All at once, Ivan Gurov stepped forward. “Annika, no. This is a very bad idea.”

She shook her head. “He has a right to know, Ivan.”

“This could lead to dire consequences.”

“Your job is done. Stay out of it.”

Addressing Jack again, she continued: “AURA is made up of a group of Ukrainian businessmen, certain international energy interests in the Ukraine, and a small circle of dissident Russian oligarchs.”

The moment Ivan Gurov had returned from the dead Jack had seen the nature of the universe into which he had plunged. Now, at last, he saw its structure, as clearly as if he were looking at a scale model of Earth’s solar system.

“So we have AURA on one side,” Jack said, “and Yukin, Batchuk, and their creation, Trinadtsat, on the other.”

“Observe, Ivan, this is a man who sees more than you or I,” Annika said. “A man who—how shall we put it?—sees around corners. How much he has gleaned from only the stray bits and pieces he’s picked up along the way, he’s a chess master who sees the endgame forming the moment his opponent makes the first move.”

The sound of an approaching car brought them all into awareness of their surroundings.

“I think,” Gurov said, glancing dubiously at the wreck of the Zil, “I’d best get the car.”


THE CAR in question turned out to be a clunky cab, decrepit but, because of that, absolutely anonymous.

“Where are we going?” Alli said.

“The Magnussen estate,” Ivan Gurov said.

“You knew this all along,” Jack said to Annika. His anger was still smoldering.

She shook her head. “I swear I didn’t know where we needed to go. It was protocol. In the event we got picked up I couldn’t tell our interrogators our destination.”

“Interrogators,” Jack said. “Charming.” And Alli shuddered.

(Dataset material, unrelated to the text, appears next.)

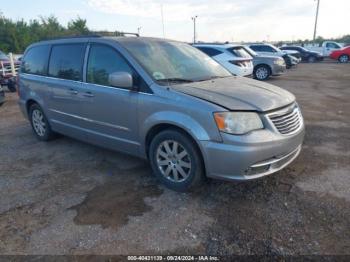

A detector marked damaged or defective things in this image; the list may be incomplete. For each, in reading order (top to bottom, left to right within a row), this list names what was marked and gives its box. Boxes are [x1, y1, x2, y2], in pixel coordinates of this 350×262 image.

damaged vehicle [17, 36, 304, 191]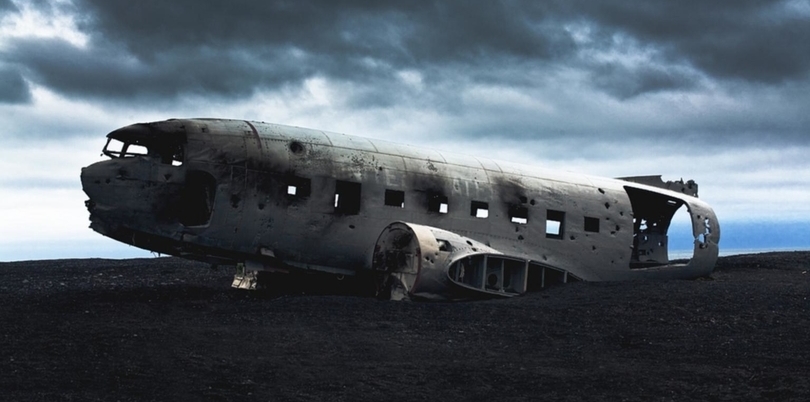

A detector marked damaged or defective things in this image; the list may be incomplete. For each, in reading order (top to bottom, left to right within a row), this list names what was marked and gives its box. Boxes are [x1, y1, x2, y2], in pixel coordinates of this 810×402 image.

broken cockpit window [102, 123, 185, 166]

“Mikal Magnussen’s father purchased fifty-five acres perched on a cliff overlooking the Black Sea,” Gurov said as he drove, “high up so he could look down on his neighbors, all of whom consider themselves rich.”

It was five thirty on an evening marked by towering clouds building along the horizon. Not a breath of wind stirred the trees. It was just over thirty-one miles from the airport to the thickly forested area above Alushta where Magnussen’s father had built his summer compound. They had already come seven-tenths of the way, so in less than twenty minutes they turned off the road and came to a stop before stainless-steel gates, modern and as impregnable-looking as a castle’s portcullis. The gates were attached to a pair of fluted twelve-foot-tall granite columns.

Gurov rolled down his window in order to press a red button and recite something, perhaps a code phrase, into the grill of a small speaker. A moment later, the gates swung soundlessly open and they rolled through, tires crunching on a wide, looping bed of crushed shells.

The Magnussen estate was something out of a storybook, or a gothic novel, possibly Wuthering Heights, because its high stone walls, turreted garrets, and dizzying spires were more appropriate for the English or Scottish moors than for a seaside playground. Nonetheless it was impressive and, furthermore, gave an excellent window onto the elder Magnussen’s predilections.

As the taxi approached the house a pair of black-and-white Russian wolfhounds came bounding out of the front door, their eyes bright and curious, their pink tongues lolling.

“Boris and Sasha,” Gurov said helpfully.

“Don’t look at me, I’ve never been here,” Annika said, in response to Jack’s silent query. “I’m surprised that Ivan has, but then I shouldn’t be, our sliver of the world is so compartmentalized—watertight, as we say. That’s how superior security is built brick by brick from the foundation up.”

The wolfhounds—thick, shining coats; small, spear-point heads—pounced on the people as they piled out of the car. Initially they went right to Gurov, but gradually they became interested in Alli who, alone among all of them, knelt on the gravel, engaging them at their own level.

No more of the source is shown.